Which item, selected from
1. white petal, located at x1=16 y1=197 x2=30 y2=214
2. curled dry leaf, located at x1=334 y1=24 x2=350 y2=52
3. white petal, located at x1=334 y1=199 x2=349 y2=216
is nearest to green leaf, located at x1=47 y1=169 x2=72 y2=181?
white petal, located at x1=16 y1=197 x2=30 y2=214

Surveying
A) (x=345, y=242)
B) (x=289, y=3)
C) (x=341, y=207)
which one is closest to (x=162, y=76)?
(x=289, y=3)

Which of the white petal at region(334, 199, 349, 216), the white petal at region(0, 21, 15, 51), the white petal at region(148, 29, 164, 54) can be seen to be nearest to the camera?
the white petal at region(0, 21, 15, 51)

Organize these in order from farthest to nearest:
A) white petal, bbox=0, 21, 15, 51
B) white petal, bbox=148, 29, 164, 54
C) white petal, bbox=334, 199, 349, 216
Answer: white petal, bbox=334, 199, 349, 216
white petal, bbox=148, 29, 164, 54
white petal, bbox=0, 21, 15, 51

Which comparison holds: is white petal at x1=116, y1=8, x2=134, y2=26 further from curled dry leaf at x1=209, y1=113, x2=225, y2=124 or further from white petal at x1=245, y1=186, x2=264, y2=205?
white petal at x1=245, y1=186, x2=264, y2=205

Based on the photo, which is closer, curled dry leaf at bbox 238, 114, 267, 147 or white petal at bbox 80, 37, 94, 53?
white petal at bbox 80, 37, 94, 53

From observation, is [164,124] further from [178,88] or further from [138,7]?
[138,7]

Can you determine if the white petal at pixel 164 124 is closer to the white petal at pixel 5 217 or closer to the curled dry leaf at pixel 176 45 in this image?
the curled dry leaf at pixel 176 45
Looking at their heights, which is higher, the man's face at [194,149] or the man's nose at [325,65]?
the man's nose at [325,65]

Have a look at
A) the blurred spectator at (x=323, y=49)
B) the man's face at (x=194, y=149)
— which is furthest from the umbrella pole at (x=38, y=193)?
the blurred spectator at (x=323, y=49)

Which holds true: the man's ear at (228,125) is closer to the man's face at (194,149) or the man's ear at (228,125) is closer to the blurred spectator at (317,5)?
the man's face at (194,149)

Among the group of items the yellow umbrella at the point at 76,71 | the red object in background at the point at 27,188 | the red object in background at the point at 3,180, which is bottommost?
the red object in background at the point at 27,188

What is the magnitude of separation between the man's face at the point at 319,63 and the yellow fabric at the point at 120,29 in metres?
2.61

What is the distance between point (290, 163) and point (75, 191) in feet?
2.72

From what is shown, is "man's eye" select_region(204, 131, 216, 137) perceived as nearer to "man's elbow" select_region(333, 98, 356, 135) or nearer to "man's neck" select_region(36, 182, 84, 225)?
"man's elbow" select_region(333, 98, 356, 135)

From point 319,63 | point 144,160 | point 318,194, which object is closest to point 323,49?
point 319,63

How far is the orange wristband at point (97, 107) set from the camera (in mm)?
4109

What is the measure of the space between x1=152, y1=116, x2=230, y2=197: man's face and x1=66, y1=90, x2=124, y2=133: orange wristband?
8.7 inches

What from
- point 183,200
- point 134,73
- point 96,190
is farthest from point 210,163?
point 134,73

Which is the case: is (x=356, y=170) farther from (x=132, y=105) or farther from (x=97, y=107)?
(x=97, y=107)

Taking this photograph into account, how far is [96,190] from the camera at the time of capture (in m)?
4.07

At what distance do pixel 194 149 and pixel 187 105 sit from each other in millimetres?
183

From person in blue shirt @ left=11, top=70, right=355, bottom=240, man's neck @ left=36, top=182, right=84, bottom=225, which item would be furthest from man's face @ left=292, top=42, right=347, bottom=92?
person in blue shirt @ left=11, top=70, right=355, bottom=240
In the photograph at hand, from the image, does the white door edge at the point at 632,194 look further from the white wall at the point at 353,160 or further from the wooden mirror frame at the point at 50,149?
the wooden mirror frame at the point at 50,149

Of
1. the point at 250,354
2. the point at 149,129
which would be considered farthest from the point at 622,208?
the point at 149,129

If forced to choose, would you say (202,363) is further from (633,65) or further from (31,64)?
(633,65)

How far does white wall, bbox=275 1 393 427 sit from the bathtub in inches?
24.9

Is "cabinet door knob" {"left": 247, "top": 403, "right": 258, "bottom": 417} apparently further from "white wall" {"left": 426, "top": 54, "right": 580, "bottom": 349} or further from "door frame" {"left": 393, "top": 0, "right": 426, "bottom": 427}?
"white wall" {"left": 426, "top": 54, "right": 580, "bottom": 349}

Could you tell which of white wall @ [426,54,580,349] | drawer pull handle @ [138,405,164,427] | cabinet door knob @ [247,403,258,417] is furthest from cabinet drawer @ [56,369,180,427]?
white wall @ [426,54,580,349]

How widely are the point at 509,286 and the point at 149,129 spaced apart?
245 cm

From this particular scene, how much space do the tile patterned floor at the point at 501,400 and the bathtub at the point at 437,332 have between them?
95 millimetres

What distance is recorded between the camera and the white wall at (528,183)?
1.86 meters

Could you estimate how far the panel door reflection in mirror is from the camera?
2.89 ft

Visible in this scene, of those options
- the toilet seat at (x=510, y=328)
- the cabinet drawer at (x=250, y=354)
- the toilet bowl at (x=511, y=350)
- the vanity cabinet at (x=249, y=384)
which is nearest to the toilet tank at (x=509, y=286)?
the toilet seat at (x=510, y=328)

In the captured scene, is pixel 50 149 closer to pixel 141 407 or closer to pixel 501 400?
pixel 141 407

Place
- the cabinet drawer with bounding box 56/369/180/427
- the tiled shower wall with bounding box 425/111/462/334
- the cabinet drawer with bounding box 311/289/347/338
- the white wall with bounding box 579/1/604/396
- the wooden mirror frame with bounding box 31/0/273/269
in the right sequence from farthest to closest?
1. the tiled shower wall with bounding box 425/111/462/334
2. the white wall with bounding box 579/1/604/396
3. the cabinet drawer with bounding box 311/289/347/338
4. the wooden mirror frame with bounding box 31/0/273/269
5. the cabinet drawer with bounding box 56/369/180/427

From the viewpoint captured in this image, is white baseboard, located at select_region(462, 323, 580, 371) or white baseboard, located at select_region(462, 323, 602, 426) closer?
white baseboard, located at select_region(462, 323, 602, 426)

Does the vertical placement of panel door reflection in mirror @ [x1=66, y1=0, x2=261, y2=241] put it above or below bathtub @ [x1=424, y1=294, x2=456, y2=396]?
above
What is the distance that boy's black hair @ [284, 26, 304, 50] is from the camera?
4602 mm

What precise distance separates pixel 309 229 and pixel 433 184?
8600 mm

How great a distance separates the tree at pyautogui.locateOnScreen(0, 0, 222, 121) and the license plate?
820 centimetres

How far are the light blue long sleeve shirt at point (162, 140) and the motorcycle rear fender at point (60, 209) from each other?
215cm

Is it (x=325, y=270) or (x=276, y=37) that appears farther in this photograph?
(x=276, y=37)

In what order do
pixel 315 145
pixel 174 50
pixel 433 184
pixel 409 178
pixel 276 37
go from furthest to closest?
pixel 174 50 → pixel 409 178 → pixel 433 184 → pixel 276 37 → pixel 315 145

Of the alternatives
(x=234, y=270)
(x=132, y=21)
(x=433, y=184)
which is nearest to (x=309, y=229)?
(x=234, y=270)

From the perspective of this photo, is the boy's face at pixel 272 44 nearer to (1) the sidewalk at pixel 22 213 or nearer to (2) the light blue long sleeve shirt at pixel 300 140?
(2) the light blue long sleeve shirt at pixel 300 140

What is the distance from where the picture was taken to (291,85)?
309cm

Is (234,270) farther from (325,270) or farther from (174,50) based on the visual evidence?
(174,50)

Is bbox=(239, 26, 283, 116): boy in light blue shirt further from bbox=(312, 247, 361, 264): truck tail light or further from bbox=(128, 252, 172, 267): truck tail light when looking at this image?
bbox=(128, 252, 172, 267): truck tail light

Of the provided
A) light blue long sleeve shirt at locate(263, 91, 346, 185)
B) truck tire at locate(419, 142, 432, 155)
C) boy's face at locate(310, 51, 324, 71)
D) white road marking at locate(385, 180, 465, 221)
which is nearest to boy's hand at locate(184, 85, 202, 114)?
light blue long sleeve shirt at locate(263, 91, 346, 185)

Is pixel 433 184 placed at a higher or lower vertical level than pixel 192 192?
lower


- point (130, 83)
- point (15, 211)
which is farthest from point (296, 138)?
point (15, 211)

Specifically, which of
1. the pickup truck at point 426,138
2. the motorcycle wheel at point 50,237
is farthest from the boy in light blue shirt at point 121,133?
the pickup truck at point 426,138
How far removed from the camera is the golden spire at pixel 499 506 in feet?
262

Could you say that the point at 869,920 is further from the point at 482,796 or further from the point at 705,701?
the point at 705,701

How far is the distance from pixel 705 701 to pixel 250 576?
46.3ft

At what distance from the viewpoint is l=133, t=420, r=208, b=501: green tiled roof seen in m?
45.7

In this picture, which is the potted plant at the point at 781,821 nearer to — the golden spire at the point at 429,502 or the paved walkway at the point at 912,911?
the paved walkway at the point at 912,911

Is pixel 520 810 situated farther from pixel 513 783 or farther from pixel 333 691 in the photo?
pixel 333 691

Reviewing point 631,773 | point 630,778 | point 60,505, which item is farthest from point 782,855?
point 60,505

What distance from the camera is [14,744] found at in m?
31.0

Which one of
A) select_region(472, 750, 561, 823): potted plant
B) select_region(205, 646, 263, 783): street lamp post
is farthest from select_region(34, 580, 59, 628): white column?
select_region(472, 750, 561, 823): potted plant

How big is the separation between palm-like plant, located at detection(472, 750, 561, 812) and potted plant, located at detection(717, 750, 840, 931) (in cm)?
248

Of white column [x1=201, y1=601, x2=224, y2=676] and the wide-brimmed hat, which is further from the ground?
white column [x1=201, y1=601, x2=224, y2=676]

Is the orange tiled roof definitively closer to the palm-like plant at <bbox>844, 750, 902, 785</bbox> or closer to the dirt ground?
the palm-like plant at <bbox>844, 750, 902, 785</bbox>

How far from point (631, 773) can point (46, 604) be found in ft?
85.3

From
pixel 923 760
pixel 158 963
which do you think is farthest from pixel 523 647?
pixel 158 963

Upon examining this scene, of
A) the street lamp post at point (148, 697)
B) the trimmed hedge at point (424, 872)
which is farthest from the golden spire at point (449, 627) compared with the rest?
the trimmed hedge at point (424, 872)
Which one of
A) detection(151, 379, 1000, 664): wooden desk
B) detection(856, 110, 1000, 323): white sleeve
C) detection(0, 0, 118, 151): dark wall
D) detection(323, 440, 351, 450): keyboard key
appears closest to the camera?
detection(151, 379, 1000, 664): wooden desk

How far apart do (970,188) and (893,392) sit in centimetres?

● ● ●

| AIM OF THE TASK |
Reproduce word for word the lines of the records above, from the line containing "From the viewpoint captured" through the line containing "pixel 174 50 →", inclusive.

| EXERCISE RESULT |
From the viewpoint captured in this image, is white baseboard, located at select_region(462, 323, 580, 371) or white baseboard, located at select_region(462, 323, 602, 426) closer?
white baseboard, located at select_region(462, 323, 602, 426)

Does the vertical placement of panel door reflection in mirror @ [x1=66, y1=0, x2=261, y2=241] put it above or below bathtub @ [x1=424, y1=294, x2=456, y2=396]?
above
What is the distance that boy's black hair @ [284, 26, 304, 50] is from the camera?
4602 mm

What precise distance separates pixel 309 229 and pixel 433 184?
8600 mm

How great a distance separates the tree at pyautogui.locateOnScreen(0, 0, 222, 121) and the license plate?
820 centimetres

How far are the light blue long sleeve shirt at point (162, 140) and the motorcycle rear fender at point (60, 209) from each other?
215cm

Is it (x=325, y=270) or (x=276, y=37) that appears farther in this photograph?
(x=276, y=37)

In what order do
pixel 315 145
pixel 174 50
pixel 433 184
pixel 409 178
pixel 276 37
go from furthest to closest?
pixel 174 50 → pixel 409 178 → pixel 433 184 → pixel 276 37 → pixel 315 145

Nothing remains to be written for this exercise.